Correcting the error in getnetworkhashrateps

sipa · August 7, 2025, 8:03pm

Interesting. This works with any “k’th lowest hash”, actually.

If H_{(k)} is the k’th lowest hash seen (the lowest one having k=1), normalized to [0 \ldots 1], then \frac{k-1}{H_{(k)}} is an estimate for the amount of work.

If we model this as n uniformly random samples being taken from [0 \ldots 1] (which is what each hash attempt is), then

H_{(k)} \sim \mathrm{Beta}(k, n-k+1)

For such a distribution

\mathrm{E}\left[\frac{k-1}{H_{(k)}}\right] = n \\ \mathrm{Var}\left[\frac{k-1}{H_{(k)}}\right] = \frac{n(n-k+1)}{k-2} \approx \frac{n^2}{k-2}

which means that using higher k gives a better estimate.

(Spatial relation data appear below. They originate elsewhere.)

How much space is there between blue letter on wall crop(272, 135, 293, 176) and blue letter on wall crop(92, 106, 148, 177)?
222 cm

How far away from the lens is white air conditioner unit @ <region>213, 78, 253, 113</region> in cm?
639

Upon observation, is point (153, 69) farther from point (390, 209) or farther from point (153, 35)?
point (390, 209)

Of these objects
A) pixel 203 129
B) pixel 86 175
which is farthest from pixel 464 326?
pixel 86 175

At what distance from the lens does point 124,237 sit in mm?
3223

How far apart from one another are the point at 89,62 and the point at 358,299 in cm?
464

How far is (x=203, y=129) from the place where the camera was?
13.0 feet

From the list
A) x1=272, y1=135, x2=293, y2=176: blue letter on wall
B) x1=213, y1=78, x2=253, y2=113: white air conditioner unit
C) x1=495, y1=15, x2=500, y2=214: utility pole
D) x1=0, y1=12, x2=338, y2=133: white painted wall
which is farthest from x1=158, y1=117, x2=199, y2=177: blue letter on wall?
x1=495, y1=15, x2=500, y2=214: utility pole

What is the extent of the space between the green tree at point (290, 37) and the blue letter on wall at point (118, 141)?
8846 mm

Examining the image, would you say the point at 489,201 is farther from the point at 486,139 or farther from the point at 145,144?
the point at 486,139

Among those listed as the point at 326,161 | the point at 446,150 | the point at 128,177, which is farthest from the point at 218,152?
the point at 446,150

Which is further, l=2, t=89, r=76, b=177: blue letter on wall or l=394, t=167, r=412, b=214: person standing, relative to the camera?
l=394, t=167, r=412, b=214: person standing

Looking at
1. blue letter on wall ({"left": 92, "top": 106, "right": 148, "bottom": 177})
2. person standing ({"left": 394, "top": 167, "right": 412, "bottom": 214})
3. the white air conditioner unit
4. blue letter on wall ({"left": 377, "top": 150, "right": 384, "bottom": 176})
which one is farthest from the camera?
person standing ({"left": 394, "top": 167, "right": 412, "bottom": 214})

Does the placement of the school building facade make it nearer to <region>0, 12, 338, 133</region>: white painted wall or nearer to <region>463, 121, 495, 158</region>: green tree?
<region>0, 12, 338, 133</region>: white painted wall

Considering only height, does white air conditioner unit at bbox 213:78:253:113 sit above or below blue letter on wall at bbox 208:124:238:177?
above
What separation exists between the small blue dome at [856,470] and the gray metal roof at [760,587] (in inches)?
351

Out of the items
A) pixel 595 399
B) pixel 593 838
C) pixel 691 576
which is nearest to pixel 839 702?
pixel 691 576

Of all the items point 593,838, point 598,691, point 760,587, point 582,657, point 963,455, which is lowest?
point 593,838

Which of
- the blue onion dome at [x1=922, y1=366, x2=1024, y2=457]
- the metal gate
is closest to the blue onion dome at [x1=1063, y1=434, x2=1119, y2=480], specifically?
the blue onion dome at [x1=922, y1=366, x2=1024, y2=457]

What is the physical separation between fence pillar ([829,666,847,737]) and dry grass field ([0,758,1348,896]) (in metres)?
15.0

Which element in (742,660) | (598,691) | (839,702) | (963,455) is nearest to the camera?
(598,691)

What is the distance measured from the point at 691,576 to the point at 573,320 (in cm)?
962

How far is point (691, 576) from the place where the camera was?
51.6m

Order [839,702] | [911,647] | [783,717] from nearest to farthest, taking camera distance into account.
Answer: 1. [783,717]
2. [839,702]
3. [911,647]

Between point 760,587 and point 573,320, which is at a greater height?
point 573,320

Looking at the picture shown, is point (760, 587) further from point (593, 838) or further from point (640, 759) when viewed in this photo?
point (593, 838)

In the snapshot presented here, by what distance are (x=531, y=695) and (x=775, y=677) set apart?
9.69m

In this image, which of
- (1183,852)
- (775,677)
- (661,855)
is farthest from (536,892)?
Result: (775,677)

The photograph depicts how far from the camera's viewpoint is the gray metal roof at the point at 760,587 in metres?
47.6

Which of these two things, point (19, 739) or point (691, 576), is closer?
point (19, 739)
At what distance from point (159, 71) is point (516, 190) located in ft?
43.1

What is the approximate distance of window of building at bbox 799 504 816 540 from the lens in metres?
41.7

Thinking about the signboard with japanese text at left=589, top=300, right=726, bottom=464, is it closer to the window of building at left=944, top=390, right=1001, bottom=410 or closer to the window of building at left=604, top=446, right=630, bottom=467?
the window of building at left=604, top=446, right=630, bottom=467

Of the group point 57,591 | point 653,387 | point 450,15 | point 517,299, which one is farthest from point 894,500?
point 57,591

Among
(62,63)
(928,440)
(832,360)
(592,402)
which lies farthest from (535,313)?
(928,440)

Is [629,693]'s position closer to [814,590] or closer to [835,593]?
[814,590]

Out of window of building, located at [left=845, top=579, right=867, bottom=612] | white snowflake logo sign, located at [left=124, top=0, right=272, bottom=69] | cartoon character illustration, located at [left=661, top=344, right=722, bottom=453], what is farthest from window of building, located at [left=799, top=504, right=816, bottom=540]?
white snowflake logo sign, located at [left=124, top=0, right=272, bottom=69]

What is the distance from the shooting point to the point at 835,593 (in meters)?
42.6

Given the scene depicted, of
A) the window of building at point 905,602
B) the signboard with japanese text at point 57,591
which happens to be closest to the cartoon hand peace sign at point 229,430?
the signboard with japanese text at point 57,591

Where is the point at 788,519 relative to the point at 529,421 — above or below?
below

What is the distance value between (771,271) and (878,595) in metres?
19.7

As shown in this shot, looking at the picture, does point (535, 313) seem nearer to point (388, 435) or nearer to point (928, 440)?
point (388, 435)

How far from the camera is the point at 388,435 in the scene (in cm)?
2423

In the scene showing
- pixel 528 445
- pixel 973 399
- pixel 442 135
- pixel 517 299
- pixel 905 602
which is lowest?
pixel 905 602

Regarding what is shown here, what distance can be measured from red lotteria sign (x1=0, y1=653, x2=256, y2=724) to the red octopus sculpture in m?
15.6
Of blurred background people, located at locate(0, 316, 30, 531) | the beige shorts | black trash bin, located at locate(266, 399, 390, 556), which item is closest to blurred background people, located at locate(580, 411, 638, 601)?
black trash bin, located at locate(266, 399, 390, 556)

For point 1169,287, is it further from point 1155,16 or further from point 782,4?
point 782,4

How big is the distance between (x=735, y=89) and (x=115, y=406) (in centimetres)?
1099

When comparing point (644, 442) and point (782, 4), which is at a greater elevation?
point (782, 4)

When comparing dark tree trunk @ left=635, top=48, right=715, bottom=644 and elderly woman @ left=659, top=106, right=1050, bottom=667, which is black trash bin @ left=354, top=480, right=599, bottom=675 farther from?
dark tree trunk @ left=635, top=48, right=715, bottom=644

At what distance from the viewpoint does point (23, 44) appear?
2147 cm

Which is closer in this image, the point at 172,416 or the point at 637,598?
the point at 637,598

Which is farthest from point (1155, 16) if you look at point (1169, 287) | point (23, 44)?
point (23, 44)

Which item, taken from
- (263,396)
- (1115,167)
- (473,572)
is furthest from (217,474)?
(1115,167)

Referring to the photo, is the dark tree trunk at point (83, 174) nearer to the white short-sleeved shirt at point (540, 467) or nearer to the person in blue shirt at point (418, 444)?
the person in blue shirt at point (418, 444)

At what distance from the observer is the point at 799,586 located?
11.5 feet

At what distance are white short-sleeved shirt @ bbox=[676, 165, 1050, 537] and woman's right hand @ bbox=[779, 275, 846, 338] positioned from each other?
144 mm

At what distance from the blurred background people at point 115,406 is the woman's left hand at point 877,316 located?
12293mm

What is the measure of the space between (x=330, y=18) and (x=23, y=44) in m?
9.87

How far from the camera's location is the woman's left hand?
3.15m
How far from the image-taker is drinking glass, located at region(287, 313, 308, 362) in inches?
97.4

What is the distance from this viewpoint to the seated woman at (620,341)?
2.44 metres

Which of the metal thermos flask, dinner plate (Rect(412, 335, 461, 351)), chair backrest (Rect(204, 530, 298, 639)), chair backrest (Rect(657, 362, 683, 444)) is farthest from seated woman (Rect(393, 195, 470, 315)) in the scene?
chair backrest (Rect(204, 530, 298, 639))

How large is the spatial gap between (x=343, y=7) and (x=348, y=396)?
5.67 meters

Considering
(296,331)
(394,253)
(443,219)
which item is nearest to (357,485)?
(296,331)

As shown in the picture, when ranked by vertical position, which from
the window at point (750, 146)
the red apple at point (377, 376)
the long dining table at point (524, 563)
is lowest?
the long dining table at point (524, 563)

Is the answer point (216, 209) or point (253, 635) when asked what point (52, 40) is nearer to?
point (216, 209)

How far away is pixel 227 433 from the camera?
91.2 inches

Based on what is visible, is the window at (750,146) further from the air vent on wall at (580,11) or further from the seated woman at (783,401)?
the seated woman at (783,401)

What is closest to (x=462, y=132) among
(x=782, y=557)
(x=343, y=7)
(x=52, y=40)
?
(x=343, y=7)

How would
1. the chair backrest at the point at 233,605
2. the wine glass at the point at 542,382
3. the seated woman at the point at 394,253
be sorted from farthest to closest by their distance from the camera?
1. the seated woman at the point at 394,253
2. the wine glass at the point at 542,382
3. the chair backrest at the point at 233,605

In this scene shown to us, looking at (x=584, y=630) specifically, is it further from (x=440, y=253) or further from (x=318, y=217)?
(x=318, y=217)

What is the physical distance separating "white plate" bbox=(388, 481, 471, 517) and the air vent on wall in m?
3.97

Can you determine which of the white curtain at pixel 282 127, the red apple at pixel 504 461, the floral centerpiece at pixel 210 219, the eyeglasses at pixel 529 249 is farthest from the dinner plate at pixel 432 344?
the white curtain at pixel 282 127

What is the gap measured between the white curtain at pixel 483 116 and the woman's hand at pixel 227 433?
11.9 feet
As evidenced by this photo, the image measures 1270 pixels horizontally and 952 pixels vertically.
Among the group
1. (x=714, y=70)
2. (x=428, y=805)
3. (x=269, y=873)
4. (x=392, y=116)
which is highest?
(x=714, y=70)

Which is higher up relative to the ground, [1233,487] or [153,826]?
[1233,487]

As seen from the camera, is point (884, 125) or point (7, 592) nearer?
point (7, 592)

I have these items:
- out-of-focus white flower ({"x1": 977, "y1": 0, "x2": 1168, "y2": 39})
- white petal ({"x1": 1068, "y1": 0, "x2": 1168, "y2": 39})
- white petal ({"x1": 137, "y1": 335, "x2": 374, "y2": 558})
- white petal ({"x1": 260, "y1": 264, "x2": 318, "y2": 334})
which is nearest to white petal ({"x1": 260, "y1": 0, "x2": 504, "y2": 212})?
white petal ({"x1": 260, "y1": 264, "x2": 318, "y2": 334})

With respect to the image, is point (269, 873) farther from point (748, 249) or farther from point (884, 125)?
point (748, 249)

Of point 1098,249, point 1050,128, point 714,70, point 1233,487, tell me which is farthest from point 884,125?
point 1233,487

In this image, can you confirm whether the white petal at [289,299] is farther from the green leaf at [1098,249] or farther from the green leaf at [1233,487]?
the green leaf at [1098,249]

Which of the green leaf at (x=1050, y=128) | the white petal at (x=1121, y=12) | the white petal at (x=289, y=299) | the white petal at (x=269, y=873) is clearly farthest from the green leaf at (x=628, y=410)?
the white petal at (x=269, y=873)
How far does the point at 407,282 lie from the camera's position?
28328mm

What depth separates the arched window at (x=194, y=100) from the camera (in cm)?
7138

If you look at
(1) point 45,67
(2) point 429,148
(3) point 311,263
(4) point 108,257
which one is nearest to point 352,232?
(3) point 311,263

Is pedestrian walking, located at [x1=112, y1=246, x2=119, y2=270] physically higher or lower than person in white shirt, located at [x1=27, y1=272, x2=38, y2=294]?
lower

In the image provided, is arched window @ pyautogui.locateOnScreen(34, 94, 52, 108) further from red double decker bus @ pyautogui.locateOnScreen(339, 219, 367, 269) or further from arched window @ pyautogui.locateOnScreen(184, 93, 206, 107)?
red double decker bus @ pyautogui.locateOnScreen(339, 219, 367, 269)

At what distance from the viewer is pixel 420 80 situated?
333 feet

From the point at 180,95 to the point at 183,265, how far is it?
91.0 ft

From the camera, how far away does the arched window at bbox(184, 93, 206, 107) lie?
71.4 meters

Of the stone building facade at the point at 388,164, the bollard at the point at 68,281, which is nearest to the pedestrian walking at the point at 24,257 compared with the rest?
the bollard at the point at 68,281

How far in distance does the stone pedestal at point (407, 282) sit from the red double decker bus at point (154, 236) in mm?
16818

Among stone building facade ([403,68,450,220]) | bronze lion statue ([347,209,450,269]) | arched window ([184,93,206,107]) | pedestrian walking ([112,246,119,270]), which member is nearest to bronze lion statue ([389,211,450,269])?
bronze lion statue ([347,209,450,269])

~~However, for any small constant k, this variance is still \mathcal{O}(n^2). Using the number of blocks is a much better estimators.~~ Let b be the number of blocks seen, and w the expected amount of work per block:

w = \frac{2^{256}-1}{\mathrm{target}}

Then

b \sim \mathrm{Poisson}\left(\frac{n}{w}\right)

And we can esimate the amount of work as bw:

\mathrm{E}\left[bw\right] = n \\ \mathrm{Var}\left[bw\right] = nw \approx \frac{n^2}{b}

~~Which has just \mathcal{O}(n) variance.~~

EDIT: I made a mistake in the variance of the bw estimator, it’s nw, not n. The two approaches do seem similar in terms of variance:

\frac{k-1}{H_{(k)}} has standard deviation roughly equal to \frac{n}{\sqrt{k-2}}
bw has standard deviation roughly equal to \frac{n}{\sqrt{b}}.